Not that he was ever cast from it, however, as global box office totals prove and which he surely knows given his fourth-wall breaking wisecracking about superhero movies, financing and the industry itself. That Deadpool, as a character, is insecure, however, ought not come as much of a surprise, busting through a madcap surfeit of passive aggressive jabs at previously established franchise entities, resentful of not having his own fifteen minutes until this late in the game. He is a playfully spiteful king protectively wearing his crown, but even he subtly admits in this opening sequence that the anger that has characterized him may not be for much longer.
Like Logan, Deadpool 2 looks at the sustainability of persistent anger as a defining trait, though while it is much briefer here, this exploration is subtly framed as the subversion of who we expect Wade Wilson to be, as if his arc toward realizing its total destructiveness were the ultimate subversive act changing how we expect this particular superhero narrative to be told. Or perhaps, that’s how we inevitably view this transition, contextualized by the character himself, and then is projected upon how we interpret and process the story’s structure. In either case, it’s a fun idea from returning co-writers Rhett Reese and Paul Wernick that adds an intriguing new flavor to the formula, though doesn’t quite tweak the recipe in a meaningful way.
It’s arguably a microcosm for the Deadpool franchise aesthetic as a whole; interested in subverting tropes merely for the sake of subversion itself.

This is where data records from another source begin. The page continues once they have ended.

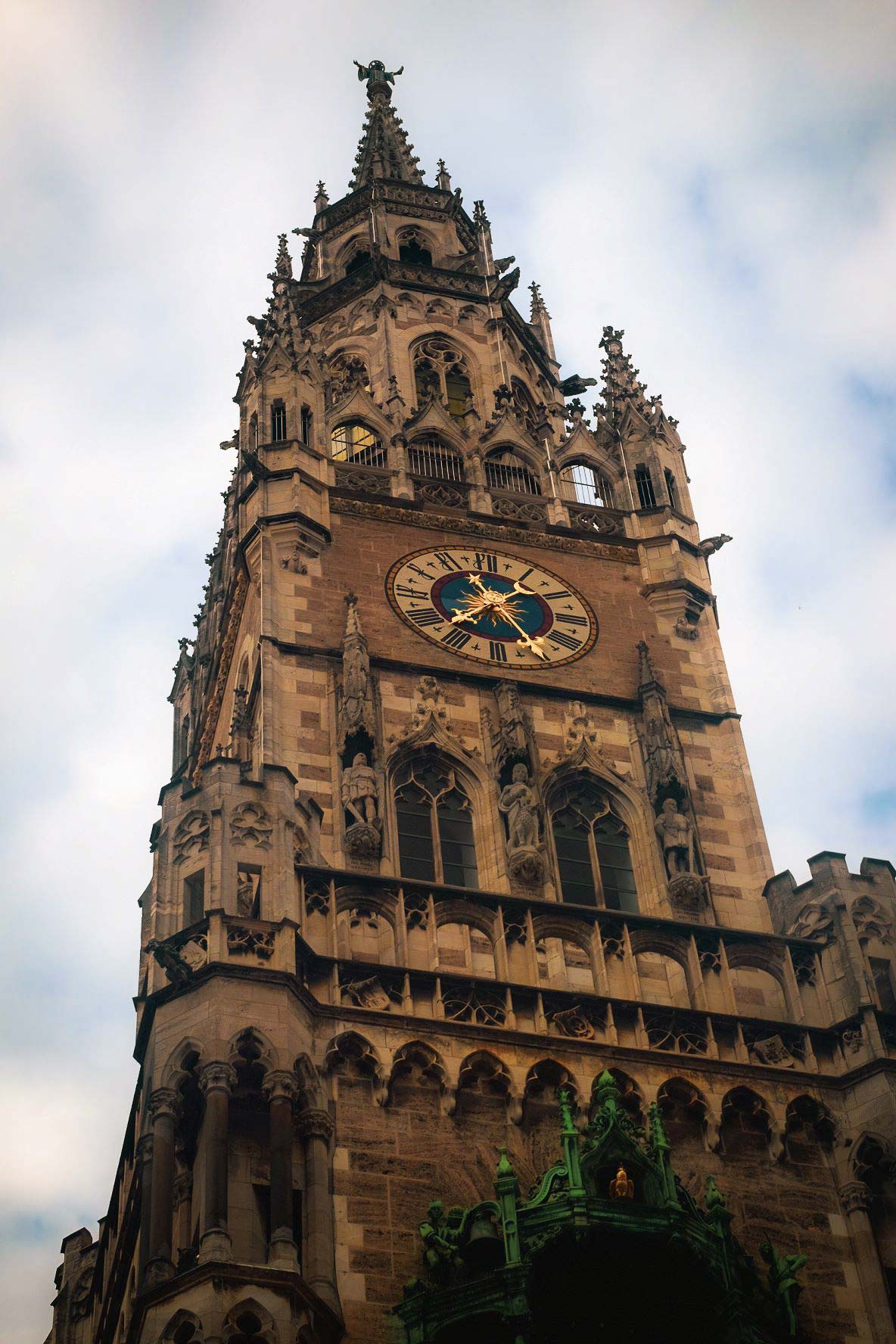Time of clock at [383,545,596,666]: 7:25
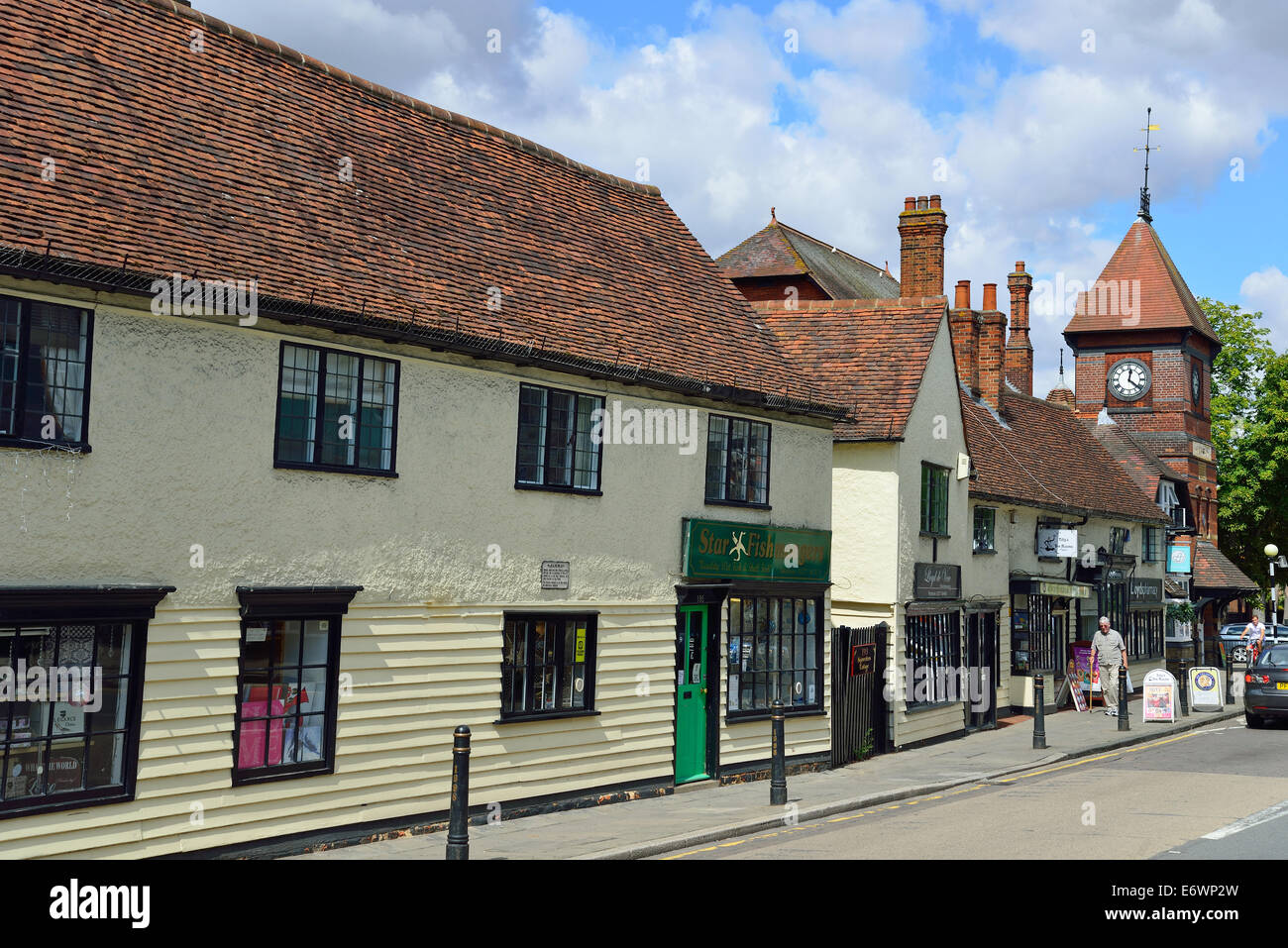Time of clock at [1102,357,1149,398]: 12:21
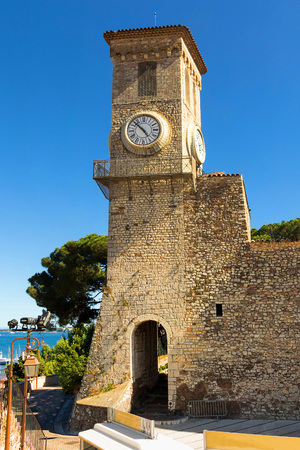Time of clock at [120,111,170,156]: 4:52
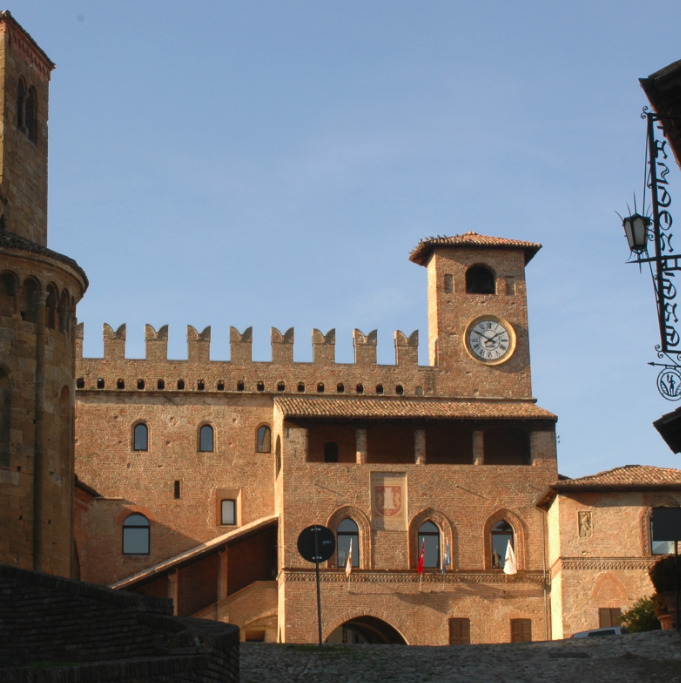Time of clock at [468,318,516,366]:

It laughs in the face of all that is familiar without making or suggesting any changes to the system it mocks, because if it can string together a quick succession of laughs from its relentlessly caustic reference-making, then there’s nothing truly wrong with the formula. And though there are other elements to Deadpool 2’s story, aside from its continuing where the first film’s comedy left off, that intimate at a slightly different sort of narrative, with the usual fun characters and performances in tow, it can’t help but feel as though it’s walking the same path as before.
It was already enough to accept that a character whose modus operandi revolves around mercilessly making everyone and everything the butt of incisive joking could actually embark upon any meaningful development – something Reese and Wernick accomplish quite nicely, in fact – but reconciling that the film was never going to deviate too far from what ensured the first film’s surprise success is a whole other bitter pill admittedly alleviated by solid craftsmanship. Leitch proves his directorial pedigree navigating through thrilling, though at times chaotic set pieces and franchise newcomer Zazie Beetz emanates charisma as Domino. Most importantly, though, Ryan Reynolds keeps Deadpool’s occasionally exhausting antics from becoming too grating from the burdens of expectation.
Even still, the film can only manage some scattershot and modest chuckles compared to its predecessor because of that expectation, leaving one to wonder whether the comedy in the first film primarily hinged on there being no previous reference point for such acerbic, foul-mouthed humor in a superhero film. Josh Brolin’s gruff, no-nonsense Cable and Julian Dennison’s Russell Collins/Firefist, along with both’s steady emotional motivations sensitively handled by Leitch, however, offer a satisfying counterbalance to Deadpool’s consistent punchline and insult-slinging when he isn’t uncharacteristically brooding. Arguably, it’s their presence, in addition to other minor characters, that makes the material work more than Reynolds’s being faithful to the titular mercenary.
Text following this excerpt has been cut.